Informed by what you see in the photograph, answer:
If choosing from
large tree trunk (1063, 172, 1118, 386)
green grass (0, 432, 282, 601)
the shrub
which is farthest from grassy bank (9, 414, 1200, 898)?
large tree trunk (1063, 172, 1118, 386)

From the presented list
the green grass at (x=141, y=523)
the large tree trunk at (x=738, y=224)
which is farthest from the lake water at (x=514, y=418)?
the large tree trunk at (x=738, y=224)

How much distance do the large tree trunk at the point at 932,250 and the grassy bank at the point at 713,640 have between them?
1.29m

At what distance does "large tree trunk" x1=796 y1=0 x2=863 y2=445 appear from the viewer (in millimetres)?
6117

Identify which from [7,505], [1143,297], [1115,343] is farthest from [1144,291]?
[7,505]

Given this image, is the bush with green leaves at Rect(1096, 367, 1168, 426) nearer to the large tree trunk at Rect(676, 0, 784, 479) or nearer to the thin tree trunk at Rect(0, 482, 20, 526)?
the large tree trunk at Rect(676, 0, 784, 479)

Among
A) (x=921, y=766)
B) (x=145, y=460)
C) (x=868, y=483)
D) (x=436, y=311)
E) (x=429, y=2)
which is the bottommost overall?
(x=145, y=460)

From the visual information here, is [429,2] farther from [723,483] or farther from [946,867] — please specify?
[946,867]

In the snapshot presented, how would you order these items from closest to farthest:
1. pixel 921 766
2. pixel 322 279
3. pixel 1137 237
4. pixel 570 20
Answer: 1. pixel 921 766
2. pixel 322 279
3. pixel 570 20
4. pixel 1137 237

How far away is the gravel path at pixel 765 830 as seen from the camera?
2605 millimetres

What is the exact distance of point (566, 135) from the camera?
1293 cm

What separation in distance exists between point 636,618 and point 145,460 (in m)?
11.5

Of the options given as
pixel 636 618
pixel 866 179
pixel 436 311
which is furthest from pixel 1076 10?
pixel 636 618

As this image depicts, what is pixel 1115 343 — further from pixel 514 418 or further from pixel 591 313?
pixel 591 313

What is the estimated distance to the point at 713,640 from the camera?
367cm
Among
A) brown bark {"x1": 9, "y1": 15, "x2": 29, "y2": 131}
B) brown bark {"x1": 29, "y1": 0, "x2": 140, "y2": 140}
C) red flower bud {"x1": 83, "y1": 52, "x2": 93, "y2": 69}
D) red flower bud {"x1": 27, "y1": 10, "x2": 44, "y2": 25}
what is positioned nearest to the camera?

-- GIVEN PROBLEM --
Can you copy the material word for word, beginning with the line containing "From the visual" and continuing through the line containing "4. pixel 1137 237", with both of those lines included and nothing else?

-- SOLVED PROBLEM --
From the visual information here, is [429,2] farther from [723,483] or farther from [946,867] — please specify?
[946,867]

In the snapshot presented, how would you order these items from closest to farthest:
1. pixel 921 766
2. pixel 322 279
3. pixel 1137 237
4. pixel 570 20
Answer: 1. pixel 921 766
2. pixel 322 279
3. pixel 570 20
4. pixel 1137 237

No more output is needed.